-- 取り組む内容 --
1. 本文によると、吉田清治氏はいつ、何歳で亡くなったか。
2. 本文から、「A吉田清治氏の息子が朝日訂正記事に悲痛な抗議」を含む語句で始まり「痛な抗議の声が伝わってくる。」で終わる部分を書き写しなさい。

-- 本文 --
A吉田清治氏の息子が朝日訂正記事に悲痛な抗議


【資料】『週刊新潮』2014年9月18日号の記事「詐話師『吉田清治』長男の述懐『朝日に翻弄された私と父の人生』」から

(P27)
――(記事では吉田氏の長男(64)の述懐を紹介)詐話師″のレッテルを貼られるようになってから、次第に記者が父を訪ねてくることもなくなった。晩年は直腸がんを患い、ほとんど寝たきり状態でした。2000年7月30日、86歳で息を引き取りました。朝日は記事を撤回するなら、せめて父の生きているうちにして欲しかった。もちろん、第一に父が悪いのはわかっていますが、父にだってなにかしらの言い分があったかもしれない。これでは、朝日の都合で祭り上げられ、そして朝日の都合で切り捨てられたようなものです。もし、朝日に関わらなければ、父も私も違う人生があったはずなのです。――


【資料の解説】故・吉田清治氏を「詐話師」と生前から誹謗中傷してきたメディア「週刊新潮」を通してさえ、吉田清治氏の息子さんの悲痛な抗議の声が伝わってくる。
 吉田証言を「虚偽」とか「信ぴょう性がない」とかいって一方的に取り消した新聞社のモラルの欠如がうかがわれる。朝日や赤旗は、取り消し記事(訂正記事)を出す前に、遺族におわびに行ったのだろうか。
 「死人に口なし」というより、むしろ、「死屍に鞭打つ」行為に思えてならない。
           (経済ジャーナリスト・今田真人)


B否定本なのに、ボロボロ出てくる吉田証言の肯定的事実


【資料】秦郁彦『慰安婦と戦場の性』(1999年、新潮社発行)から

(P232〜233)
――私は(吉田氏が慰安婦狩りをしたと本に書いている)この貝ボタン工場のあった城山浦にも行ってみた。海女の研究家でもある康大元(慶応大学出身)の通訳により、老人クラブで4、5か所あった貝ボタン工場の元組合員など5人の老人と話し合って、男子の徴用はあったが慰安婦狩りはなかったらしいことを確認した。
 公立図書館では1976年頃に吉田が済州島を旅行したときの関連記事を新聞で探して見つからなかったが、思わぬ拾いものがあった。
 1989年に吉田著が韓国語訳(清渓研究所現代史研究室)されたとき、『済州新聞』の許栄善記者が書評を兼ねた紹介記事を書いていたのである。1989年8月14日付の記事の邦訳は次の通りだ
 解放44周年を迎え、日帝時代に済州島の女性を慰安婦として205名を徴用していたとの記録が刊行され、大きな衝撃を与えている。しかし裏付けの証言がなく、波紋を投げている。(ついで吉田著の概要を紹介)
 しかしこの本に記述されている城山浦の貝ボタン工場で15〜16人を強制徴発したり、法環里などあちこちの村で行われた慰安婦狩りの話を、裏づけ証言する人はほとんどいない
 島民たちは「でたらめだ」と一蹴し、この著述の信憑性に対して強く疑問を投げかけている。城山浦の住民のチョン・オクタン(85歳の女性)は「250余の家しかないこの村で、15人も徴用したとすれば、大事件であるが、当時はそんな事実はなかった」と語った。

-- 抜粋データ --
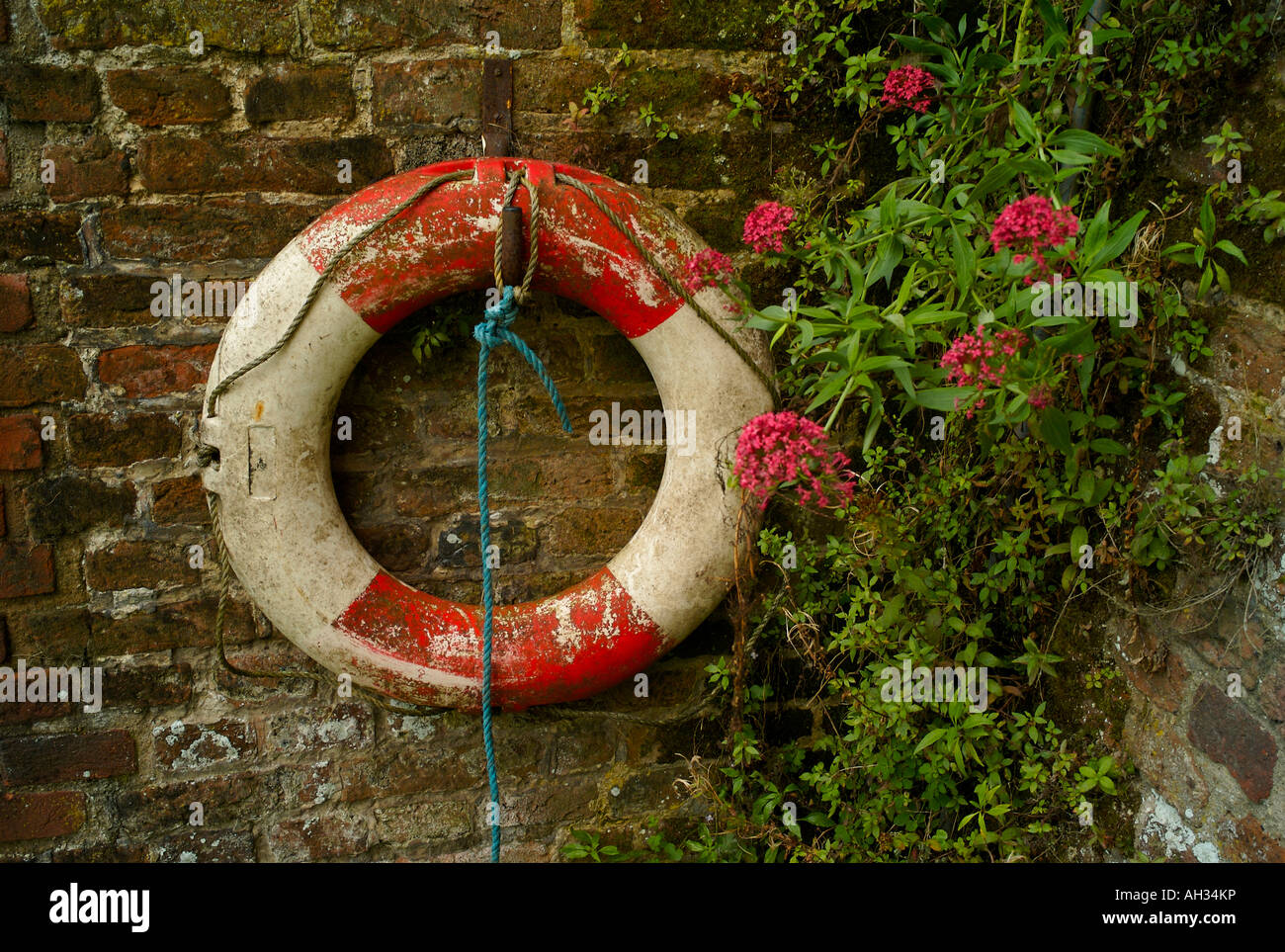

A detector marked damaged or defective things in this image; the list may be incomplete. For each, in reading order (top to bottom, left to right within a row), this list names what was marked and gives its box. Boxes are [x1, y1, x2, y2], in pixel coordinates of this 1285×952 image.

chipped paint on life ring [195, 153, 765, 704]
--
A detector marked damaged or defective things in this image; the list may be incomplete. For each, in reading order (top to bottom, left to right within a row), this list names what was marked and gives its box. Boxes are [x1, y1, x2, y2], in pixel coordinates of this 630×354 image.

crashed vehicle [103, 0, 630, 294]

-- 練習問題の解答 --
1. 2000年7月30日に86歳で亡くなった。

2.
A吉田清治氏の息子が朝日訂正記事に悲痛な抗議


【資料】『週刊新潮』2014年9月18日号の記事「詐話師『吉田清治』長男の述懐『朝日に翻弄された私と父の人生』」から

(P27)
――(記事では吉田氏の長男(64)の述懐を紹介)詐話師″のレッテルを貼られるようになってから、次第に記者が父を訪ねてくることもなくなった。晩年は直腸がんを患い、ほとんど寝たきり状態でした。2000年7月30日、86歳で息を引き取りました。朝日は記事を撤回するなら、せめて父の生きているうちにして欲しかった。もちろん、第一に父が悪いのはわかっていますが、父にだってなにかしらの言い分があったかもしれない。これでは、朝日の都合で祭り上げられ、そして朝日の都合で切り捨てられたようなものです。もし、朝日に関わらなければ、父も私も違う人生があったはずなのです。――


【資料の解説】故・吉田清治氏を「詐話師」と生前から誹謗中傷してきたメディア「週刊新潮」を通してさえ、吉田清治氏の息子さんの悲痛な抗議の声が伝わってくる。